KIGN
- Burns, Wyoming; United States;
- Broadcast area: Cheyenne, Wyoming
- Frequency: 101.9 MHz
- Branding: King FM

Programming
- Format: Classic hits
- Affiliations: Compass Media Networks

Ownership
- Owner: Townsquare Media; (Townsquare License, LLC);
- Sister stations: KGAB, KLEN

History
- First air date: July 13, 1990
- Former call signs: KMUS-FM (1990–2002)
- Call sign meaning: "King" (branding; N and G are transposed)

Technical information
- Licensing authority: FCC
- Facility ID: 56234
- Class: C2
- ERP: 50,000 watts
- HAAT: 150 meters (490 ft)
- Transmitter coordinates: 41°7′1″N 104°40′7″W﻿ / ﻿41.11694°N 104.66861°W

Links
- Public license information: Public file; LMS;
- Webcast: Listen Live
- Website: kingfm.com

= KIGN =

Radio station in Burns, Wyoming

KIGN (101.9 FM, "King FM") is a radio station broadcasting a classic hits format. Licensed to Burns, Wyoming, United States, the station serves the Cheyenne area. The station is currently owned by Townsquare Media.. The station's branding is a simple play on the call sign (K-I-G-N sounding like "King").

==History==
The station first signed on the air on July 13, 1990, with the call sign KMUS-FM.

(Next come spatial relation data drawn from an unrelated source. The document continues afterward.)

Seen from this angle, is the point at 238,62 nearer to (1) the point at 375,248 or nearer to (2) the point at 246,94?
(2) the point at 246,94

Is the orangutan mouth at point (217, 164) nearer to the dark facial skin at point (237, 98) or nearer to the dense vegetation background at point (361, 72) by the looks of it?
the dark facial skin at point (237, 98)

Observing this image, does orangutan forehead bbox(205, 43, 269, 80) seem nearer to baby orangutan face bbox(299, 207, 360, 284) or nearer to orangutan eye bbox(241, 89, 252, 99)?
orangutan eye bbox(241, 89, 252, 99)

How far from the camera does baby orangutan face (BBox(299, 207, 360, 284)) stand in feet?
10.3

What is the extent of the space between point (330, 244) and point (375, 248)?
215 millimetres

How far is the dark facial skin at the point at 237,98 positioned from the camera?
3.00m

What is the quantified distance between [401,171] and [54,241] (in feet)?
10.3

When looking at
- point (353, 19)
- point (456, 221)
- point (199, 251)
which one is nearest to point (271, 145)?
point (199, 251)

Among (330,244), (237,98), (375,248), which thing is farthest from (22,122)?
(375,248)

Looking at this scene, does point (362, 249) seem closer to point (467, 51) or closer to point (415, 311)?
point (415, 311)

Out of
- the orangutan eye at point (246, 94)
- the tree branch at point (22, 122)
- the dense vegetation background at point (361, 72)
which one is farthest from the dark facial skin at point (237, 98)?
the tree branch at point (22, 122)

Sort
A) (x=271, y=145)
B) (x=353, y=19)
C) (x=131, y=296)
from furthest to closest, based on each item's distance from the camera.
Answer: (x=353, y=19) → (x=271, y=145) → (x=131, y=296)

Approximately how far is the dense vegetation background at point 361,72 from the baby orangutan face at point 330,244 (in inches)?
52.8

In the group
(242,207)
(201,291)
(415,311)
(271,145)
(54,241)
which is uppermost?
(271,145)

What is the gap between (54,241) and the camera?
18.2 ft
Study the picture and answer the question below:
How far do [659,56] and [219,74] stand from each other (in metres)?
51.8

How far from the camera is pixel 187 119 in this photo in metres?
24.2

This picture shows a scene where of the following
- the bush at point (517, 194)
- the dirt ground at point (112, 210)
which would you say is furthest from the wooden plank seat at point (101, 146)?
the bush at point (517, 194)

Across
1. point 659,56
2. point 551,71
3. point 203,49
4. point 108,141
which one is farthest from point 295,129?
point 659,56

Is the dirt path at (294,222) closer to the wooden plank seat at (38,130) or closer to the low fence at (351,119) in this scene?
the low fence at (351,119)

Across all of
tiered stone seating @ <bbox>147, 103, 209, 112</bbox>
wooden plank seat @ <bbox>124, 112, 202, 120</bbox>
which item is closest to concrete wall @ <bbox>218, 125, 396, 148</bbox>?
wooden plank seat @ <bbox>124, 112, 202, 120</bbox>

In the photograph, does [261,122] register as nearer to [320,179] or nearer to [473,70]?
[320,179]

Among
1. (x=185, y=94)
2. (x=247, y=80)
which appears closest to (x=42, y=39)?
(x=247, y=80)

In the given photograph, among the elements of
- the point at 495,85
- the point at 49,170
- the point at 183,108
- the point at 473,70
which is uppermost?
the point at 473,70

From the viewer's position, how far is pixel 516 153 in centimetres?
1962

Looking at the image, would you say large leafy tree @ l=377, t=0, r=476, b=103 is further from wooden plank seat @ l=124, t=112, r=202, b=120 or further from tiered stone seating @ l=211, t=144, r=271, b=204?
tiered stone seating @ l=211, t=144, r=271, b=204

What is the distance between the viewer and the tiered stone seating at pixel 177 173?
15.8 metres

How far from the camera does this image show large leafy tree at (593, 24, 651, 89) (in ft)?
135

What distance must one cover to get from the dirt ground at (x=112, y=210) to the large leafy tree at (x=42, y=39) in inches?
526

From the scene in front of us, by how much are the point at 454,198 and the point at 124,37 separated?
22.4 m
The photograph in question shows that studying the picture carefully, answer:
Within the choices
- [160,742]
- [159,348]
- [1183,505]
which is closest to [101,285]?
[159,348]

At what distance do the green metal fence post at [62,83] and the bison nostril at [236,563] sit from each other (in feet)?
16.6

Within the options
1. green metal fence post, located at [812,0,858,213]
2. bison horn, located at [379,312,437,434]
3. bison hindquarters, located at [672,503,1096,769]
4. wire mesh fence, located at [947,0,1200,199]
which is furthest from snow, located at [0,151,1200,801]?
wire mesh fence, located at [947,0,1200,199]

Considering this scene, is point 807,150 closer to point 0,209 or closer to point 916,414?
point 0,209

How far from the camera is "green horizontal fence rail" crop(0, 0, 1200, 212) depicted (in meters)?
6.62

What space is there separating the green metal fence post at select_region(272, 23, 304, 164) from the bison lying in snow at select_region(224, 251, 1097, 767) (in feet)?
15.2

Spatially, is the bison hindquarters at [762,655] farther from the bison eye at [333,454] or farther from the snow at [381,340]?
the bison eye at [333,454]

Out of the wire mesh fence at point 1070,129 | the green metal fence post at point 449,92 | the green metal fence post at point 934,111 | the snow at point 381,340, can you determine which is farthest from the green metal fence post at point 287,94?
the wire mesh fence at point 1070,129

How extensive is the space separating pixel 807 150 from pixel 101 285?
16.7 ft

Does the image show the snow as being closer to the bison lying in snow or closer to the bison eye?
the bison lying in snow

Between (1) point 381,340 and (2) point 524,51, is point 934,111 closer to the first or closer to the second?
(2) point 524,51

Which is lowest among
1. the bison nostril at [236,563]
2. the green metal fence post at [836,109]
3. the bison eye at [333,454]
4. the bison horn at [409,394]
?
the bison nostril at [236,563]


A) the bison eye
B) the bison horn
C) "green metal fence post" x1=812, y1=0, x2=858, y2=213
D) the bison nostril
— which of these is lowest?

KIGN was originally on 97.9, now KXBG owned by iHeartMedia. During the late 1990s, the station's format was Country.

The station changed its call sign to the current KIGN on June 3, 2002. It subsequently adopted the "King FM" branding and its current Classic Rock/Variety format as part of the Townsquare Media cluster in Cheyenne.